• Text for analysis
When such situations arise, university administrators are in terrible binds. There is no easy out. Like Civil War soldiers facing a life threatening operation, they must bite the bullet and suffer the ordeal. No anesthesia is available to those responsible for the moral and scientific integrity of academic freedom.
Some years ago, a Washington State University economist, Professor Norman Whittlesey, challenged the economics of damming the Columbia river system to supply subsidized irrigation. After his testimony, then-state Senator Tub Hansen reportedly met with the Dean of the School of Agriculture to have Whittlesey's tenured position eliminated. When that failed, Hansen tried to make Whittlesey's salary into a line item in the state budget so it could be eliminated in committee. The quality of the professor's analysis was not at issue. Rather, the quarrel was with the implications of his results, questioning cheap water for special interests.
To their credit, neither Washington State nor Wyoming caved in to pressure. If they had, the universities would suffer significant reputational damage. The costs of lost academic prestige are huge and long lasting. Here's an example.

• Data listing
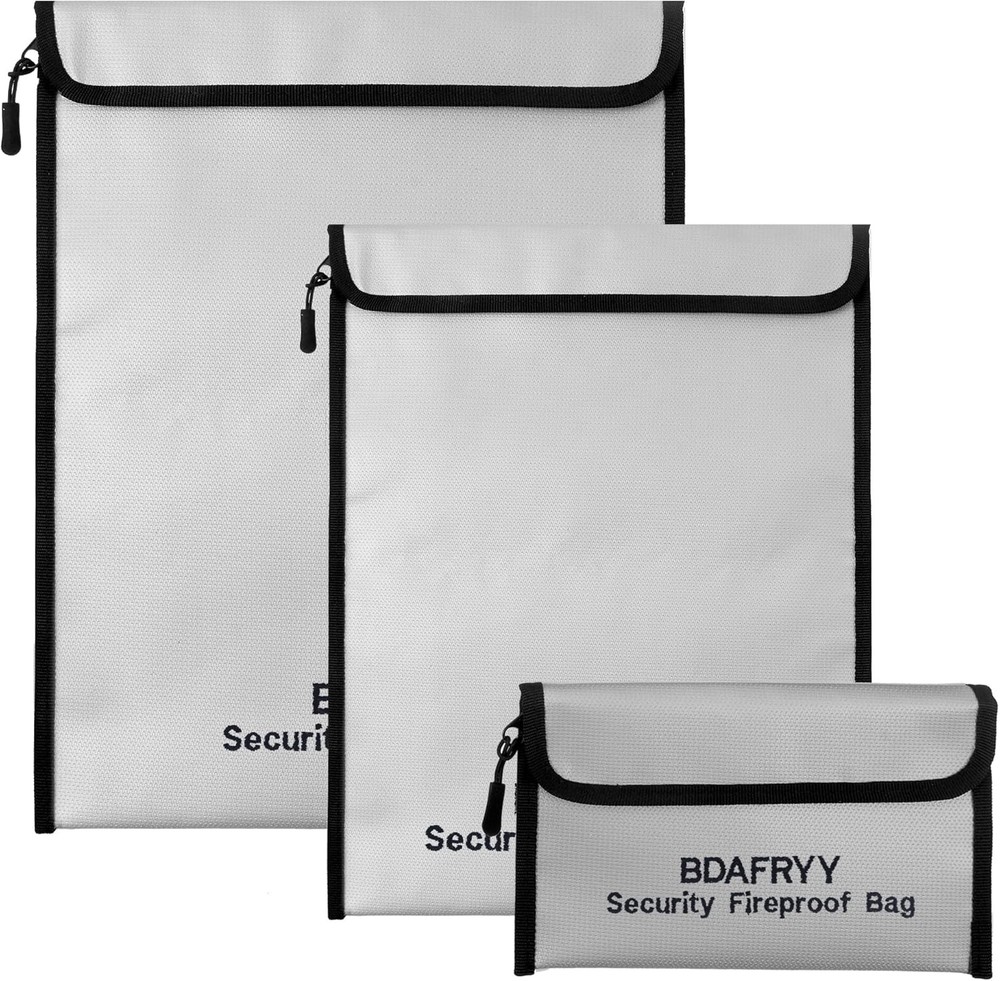 3 Pcs Fireproof Waterproof Money Important Document Bag(2000℉),Fire Proof Bag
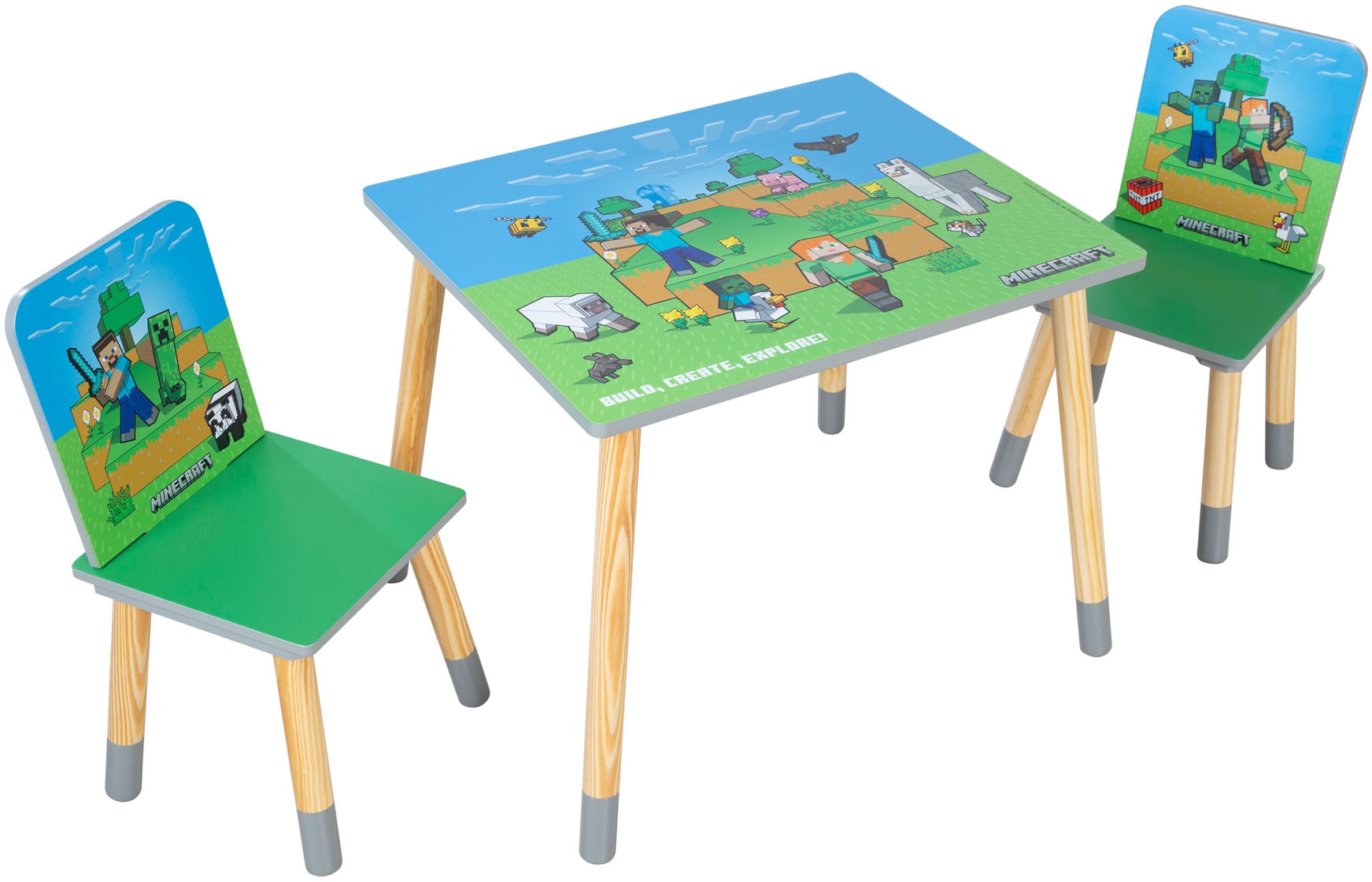 Phoenix Ensemble de sièges pour enfants »Minecraft Sitzgruppe« 3 pièces tlg. ensemble table avec 2 chaises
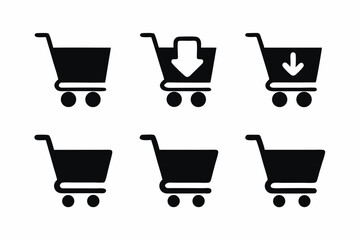 set of add to cart icon vector silhouette illustration isolated on white background
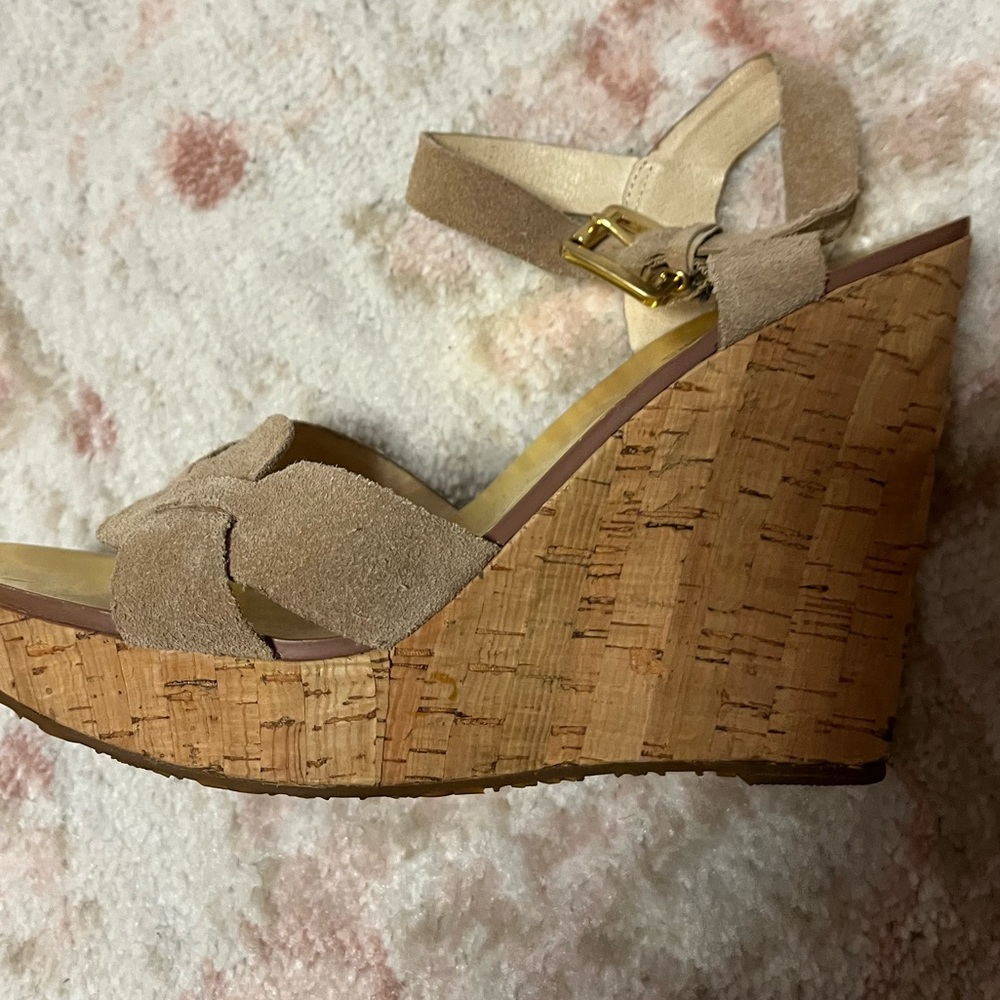 Michael Kors- tan suede wedge sandals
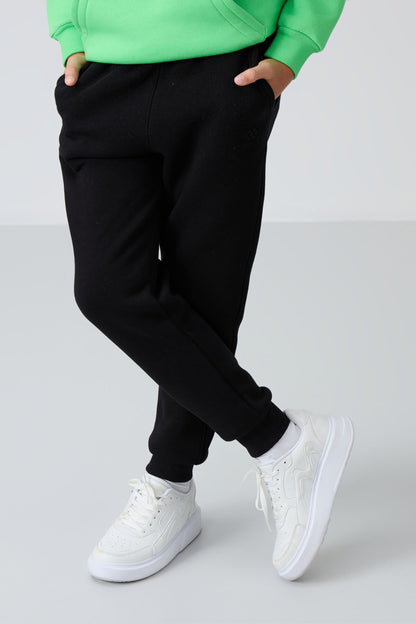 Black Cotton Thick Fleece-Lined Soft Textured Standard Fit Embroidered Boys' Tracksuit Bottom - 11224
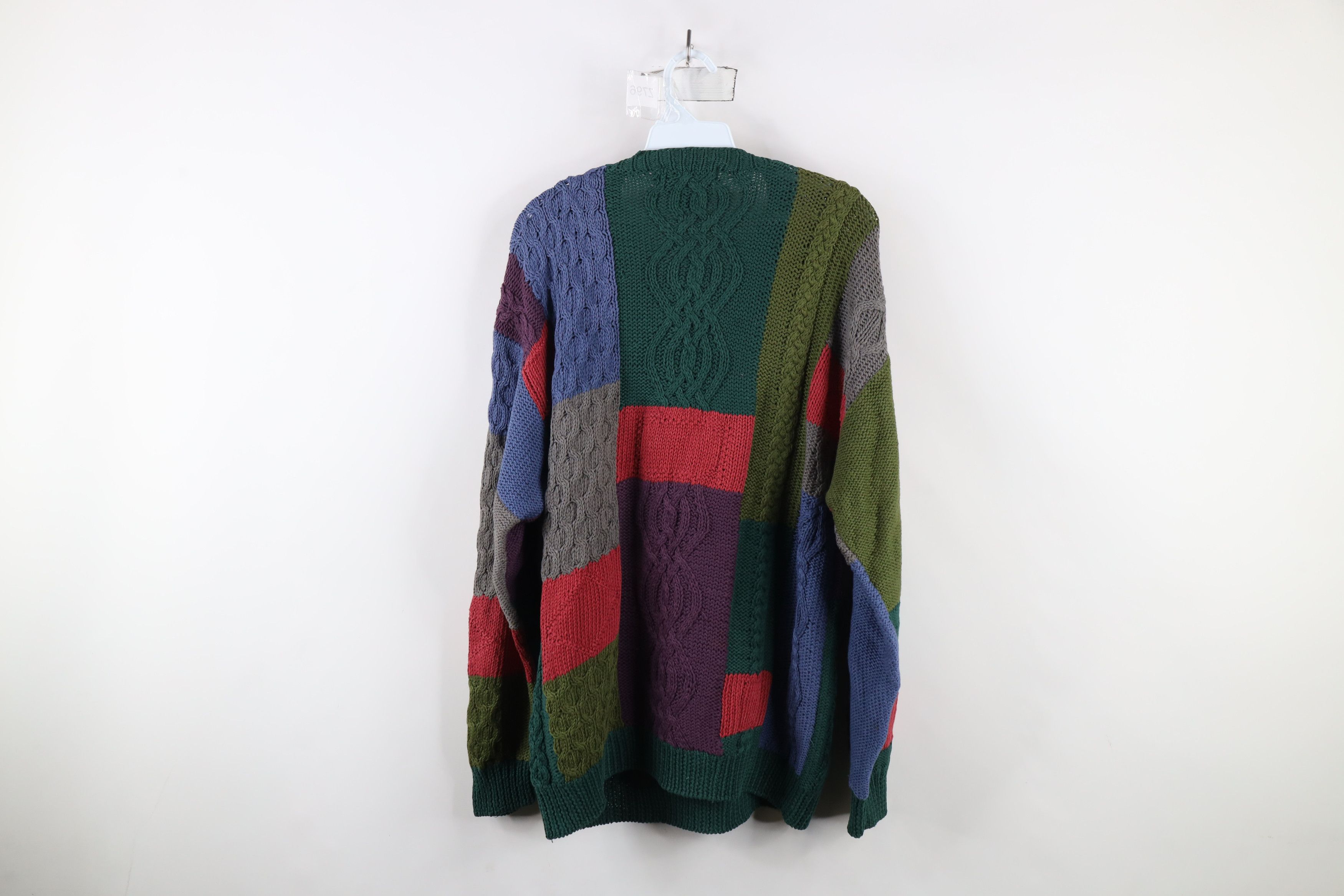 Vintage Vintage 90s Woolrich Patchwork Chunky Cable Knit Sweater Size US M / EU 48-50 / 2 - 7 Thumbnail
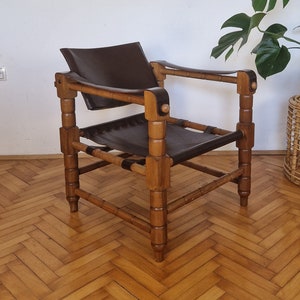 1 of 2 Mid Century Brown Leather Armchair / African Armchair / Vintage Wooden Brown Armchair / Lounge Chair / Made in Africa / 1970s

• Tasks
- A) Return the section of the academic freedom text starting at "Some years ago, a" and ending at "Here's an example.".
- B) Carry the academic freedom text forward from its last sentence.

• Exercise answers
- A)
Some years ago, a Washington State University economist, Professor Norman Whittlesey, challenged the economics of damming the Columbia river system to supply subsidized irrigation. After his testimony, then-state Senator Tub Hansen reportedly met with the Dean of the School of Agriculture to have Whittlesey's tenured position eliminated. When that failed, Hansen tried to make Whittlesey's salary into a line item in the state budget so it could be eliminated in committee. The quality of the professor's analysis was not at issue. Rather, the quarrel was with the implications of his results, questioning cheap water for special interests.
To their credit, neither Washington State nor Wyoming caved in to pressure. If they had, the universities would suffer significant reputational damage. The costs of lost academic prestige are huge and long lasting. Here's an example.

- B)
After earning my doctorate at Indiana University, I was appointed visiting assistant professor at IU, a temporary position. Although I had offers on the East and West coasts, I wanted to return to Montana. However, my faculty colleagues, formerly my professors, strongly objected. Several warned me that academic freedom there was tenuous at best. They told me of an economist, Professor Louis Levine of the State University of Montana (now the University of Montana), who had challenged the mineral tax policy of the state. As a consequence, he was suspended for "insubordination and unprofessional conduct prejudicial to the welfare of the university".
This event occurred in 1919, and fifty years later it was still a part of academic folklore! The warnings of my IU professors illustrate the damage to a university's reputation when its leaders abandon principle. There is an inherent conflict among narrow economic interests, the ideals of academic freedom, and the multiple duties of university administrators.
The academic rank of a university is materially affected by how its administrators respond to these political pressures and their temptation to defer to power. It takes strong character to resist political pressures and to avoid enduring reputational damage.